[Caption-style text data]
========================
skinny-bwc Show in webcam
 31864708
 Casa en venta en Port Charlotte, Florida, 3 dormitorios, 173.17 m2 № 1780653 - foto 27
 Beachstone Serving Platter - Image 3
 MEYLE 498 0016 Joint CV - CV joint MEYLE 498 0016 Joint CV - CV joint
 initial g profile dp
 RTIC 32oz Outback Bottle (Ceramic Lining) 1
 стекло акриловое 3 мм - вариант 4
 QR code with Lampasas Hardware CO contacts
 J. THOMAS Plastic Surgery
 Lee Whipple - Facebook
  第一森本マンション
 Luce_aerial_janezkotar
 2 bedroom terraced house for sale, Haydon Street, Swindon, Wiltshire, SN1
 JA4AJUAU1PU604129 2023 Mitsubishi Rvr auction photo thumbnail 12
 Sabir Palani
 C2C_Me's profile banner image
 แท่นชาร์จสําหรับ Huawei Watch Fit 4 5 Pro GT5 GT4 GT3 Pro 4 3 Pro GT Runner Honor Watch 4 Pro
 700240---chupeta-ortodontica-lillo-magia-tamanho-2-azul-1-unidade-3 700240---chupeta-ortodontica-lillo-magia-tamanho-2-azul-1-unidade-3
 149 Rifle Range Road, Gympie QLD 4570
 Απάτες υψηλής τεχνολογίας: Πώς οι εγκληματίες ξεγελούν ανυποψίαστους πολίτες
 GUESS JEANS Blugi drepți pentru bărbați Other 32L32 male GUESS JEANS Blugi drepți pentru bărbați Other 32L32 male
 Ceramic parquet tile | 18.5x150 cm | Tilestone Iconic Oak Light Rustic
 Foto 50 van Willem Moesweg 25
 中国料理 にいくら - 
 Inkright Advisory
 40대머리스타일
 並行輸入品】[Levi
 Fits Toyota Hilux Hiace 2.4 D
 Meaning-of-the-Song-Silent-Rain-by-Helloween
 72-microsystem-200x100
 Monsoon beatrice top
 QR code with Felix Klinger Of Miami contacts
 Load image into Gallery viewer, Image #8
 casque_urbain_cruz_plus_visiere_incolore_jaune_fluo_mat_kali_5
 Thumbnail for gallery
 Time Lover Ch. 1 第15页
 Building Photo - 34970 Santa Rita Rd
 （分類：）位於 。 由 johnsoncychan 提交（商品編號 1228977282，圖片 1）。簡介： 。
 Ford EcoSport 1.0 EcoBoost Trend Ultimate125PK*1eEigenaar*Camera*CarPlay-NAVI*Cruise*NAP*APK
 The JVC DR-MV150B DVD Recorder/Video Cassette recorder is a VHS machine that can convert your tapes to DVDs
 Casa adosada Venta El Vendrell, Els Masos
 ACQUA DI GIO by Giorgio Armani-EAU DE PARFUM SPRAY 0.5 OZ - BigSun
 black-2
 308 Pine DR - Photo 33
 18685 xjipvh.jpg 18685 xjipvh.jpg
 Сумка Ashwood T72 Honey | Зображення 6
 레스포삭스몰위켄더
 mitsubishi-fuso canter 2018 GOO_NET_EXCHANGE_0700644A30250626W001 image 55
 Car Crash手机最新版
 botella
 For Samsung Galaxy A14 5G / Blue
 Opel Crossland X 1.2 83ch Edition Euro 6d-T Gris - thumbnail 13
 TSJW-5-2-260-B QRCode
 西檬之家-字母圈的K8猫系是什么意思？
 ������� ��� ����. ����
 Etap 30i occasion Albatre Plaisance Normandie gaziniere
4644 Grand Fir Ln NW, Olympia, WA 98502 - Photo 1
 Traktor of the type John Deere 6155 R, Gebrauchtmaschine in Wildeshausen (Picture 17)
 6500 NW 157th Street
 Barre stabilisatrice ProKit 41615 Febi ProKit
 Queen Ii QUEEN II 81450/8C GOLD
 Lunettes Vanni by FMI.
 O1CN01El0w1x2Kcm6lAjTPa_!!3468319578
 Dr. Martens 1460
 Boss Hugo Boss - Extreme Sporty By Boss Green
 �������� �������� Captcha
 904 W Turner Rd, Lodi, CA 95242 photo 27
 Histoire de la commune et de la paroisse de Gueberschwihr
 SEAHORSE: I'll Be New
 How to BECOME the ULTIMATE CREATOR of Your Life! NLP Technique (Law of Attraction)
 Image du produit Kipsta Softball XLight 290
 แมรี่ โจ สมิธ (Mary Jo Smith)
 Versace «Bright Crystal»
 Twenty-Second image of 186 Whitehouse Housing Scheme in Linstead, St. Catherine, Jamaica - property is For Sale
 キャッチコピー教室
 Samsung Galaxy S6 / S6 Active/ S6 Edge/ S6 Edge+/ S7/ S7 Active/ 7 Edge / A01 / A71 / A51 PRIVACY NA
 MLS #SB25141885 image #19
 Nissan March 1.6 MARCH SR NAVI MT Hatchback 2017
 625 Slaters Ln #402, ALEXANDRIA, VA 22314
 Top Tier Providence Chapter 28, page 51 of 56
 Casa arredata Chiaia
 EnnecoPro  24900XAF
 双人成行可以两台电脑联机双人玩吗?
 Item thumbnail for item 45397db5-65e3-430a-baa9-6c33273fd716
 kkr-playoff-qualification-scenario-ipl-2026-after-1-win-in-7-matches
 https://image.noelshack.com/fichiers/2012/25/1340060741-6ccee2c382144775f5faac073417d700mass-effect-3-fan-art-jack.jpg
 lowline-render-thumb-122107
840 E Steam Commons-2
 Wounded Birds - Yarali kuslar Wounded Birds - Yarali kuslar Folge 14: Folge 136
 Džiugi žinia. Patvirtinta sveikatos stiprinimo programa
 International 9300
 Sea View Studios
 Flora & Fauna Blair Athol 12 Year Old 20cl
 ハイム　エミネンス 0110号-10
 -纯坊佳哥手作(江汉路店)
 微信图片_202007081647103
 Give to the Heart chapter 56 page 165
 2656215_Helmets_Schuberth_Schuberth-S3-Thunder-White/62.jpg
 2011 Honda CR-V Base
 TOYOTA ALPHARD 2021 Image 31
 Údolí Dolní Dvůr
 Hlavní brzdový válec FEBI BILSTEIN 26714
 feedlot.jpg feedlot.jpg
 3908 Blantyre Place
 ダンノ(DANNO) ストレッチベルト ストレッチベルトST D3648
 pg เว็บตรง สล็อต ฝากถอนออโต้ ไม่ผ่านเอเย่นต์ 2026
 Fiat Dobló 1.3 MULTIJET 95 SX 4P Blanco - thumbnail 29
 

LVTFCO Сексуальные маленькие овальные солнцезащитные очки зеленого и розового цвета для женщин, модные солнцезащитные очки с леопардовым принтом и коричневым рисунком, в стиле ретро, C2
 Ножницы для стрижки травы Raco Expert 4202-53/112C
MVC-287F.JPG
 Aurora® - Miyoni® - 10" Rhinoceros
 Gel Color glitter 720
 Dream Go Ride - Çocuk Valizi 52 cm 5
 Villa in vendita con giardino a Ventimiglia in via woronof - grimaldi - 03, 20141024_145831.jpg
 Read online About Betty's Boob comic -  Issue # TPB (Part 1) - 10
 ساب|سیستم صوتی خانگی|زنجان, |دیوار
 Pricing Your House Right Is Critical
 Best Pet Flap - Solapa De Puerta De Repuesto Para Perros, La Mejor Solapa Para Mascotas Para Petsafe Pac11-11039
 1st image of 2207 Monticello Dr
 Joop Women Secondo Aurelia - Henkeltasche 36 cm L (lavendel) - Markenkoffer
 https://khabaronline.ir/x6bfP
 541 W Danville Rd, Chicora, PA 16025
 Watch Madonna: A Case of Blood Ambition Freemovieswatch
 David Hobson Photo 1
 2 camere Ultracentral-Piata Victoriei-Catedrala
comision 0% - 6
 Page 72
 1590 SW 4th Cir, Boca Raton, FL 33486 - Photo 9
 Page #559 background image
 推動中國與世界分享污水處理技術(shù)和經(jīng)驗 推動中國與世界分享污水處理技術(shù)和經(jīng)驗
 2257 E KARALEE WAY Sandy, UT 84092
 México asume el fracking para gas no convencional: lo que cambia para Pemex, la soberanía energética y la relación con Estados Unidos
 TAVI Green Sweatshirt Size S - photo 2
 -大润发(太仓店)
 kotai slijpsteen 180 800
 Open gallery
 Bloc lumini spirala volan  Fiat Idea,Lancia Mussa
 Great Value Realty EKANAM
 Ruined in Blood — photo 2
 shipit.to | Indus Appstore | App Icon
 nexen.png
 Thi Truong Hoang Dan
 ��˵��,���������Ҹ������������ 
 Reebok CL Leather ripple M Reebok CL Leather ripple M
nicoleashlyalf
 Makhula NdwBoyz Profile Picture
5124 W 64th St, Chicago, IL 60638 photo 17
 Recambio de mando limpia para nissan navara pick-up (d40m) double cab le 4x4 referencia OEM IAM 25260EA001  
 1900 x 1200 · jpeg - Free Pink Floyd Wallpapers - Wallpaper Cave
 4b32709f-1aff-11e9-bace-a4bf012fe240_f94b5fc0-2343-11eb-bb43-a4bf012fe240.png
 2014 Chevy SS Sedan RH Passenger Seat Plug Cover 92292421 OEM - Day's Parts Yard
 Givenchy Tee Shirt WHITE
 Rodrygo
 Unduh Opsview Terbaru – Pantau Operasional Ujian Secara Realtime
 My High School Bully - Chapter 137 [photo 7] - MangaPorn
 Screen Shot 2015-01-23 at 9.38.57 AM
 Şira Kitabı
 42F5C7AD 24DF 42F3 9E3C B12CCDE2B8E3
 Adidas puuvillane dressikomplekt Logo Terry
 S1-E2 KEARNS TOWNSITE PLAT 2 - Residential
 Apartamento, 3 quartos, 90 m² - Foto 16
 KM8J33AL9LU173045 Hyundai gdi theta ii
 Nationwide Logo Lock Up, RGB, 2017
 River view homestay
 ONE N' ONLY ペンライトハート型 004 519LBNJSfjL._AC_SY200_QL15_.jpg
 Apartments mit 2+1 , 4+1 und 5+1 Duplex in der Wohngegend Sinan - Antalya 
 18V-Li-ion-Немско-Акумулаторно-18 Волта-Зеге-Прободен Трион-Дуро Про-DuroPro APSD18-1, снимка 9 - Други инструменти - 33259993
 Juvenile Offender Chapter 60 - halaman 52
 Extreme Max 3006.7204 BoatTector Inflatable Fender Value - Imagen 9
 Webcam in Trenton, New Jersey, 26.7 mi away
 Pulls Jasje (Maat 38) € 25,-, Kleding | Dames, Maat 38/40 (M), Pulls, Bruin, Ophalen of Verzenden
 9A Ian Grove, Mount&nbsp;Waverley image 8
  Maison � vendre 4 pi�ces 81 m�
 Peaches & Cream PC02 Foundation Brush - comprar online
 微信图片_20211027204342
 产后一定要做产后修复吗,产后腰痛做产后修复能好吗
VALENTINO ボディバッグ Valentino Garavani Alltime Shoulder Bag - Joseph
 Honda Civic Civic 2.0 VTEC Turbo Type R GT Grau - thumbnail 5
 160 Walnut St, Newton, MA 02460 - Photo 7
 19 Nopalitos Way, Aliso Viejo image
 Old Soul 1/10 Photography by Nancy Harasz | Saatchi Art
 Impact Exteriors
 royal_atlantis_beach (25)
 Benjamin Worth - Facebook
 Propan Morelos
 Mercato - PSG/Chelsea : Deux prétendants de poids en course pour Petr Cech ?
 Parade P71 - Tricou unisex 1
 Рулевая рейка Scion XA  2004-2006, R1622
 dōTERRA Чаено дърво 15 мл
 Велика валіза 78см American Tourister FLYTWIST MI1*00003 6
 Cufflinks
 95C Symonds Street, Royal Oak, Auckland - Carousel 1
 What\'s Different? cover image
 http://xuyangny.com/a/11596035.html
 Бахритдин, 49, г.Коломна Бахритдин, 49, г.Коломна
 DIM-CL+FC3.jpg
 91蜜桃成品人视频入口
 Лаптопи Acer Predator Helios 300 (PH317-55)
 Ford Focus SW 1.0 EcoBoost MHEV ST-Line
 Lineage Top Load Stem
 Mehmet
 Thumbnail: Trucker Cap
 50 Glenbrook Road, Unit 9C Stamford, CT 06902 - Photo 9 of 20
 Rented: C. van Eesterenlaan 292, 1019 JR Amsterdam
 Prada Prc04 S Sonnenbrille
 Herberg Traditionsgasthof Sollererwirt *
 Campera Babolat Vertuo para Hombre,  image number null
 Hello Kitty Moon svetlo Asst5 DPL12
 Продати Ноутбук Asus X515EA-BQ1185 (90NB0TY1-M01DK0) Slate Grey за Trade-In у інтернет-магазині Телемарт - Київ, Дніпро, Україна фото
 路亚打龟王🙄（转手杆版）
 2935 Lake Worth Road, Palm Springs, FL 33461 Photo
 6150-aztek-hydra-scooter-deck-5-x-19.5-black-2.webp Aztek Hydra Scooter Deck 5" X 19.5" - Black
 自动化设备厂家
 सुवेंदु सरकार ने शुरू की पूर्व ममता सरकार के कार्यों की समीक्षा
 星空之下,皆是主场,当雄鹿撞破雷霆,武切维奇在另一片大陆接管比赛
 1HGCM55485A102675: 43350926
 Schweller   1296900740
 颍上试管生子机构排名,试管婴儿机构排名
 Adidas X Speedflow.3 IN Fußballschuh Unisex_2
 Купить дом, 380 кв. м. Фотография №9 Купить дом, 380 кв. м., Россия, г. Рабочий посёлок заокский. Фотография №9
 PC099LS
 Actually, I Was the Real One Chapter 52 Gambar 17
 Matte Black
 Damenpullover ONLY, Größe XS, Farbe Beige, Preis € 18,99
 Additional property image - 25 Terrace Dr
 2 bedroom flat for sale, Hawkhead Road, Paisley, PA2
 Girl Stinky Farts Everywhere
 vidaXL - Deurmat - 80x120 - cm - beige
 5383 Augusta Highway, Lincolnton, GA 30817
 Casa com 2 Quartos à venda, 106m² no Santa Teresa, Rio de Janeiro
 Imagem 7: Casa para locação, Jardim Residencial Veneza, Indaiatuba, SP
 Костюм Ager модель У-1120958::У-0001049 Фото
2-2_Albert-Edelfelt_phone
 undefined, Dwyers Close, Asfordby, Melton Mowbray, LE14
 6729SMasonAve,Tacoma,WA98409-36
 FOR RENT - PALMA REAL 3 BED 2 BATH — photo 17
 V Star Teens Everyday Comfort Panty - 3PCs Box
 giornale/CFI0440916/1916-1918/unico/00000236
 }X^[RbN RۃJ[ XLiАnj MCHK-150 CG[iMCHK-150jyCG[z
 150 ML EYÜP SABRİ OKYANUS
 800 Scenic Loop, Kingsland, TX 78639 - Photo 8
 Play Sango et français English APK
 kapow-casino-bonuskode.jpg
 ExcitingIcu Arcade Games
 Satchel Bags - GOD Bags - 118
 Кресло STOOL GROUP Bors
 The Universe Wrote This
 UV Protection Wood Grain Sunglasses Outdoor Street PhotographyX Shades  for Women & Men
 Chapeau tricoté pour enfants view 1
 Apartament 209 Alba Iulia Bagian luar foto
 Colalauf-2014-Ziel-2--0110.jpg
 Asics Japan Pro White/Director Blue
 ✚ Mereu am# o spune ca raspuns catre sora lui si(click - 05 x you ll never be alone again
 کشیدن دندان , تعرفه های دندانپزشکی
========================
Across the data, find each line that has "Santa" in it and copy that line.

> Expected answer
 Building Photo - 34970 Santa Rita Rd
 Casa com 2 Quartos à venda, 106m² no Santa Teresa, Rio de Janeiro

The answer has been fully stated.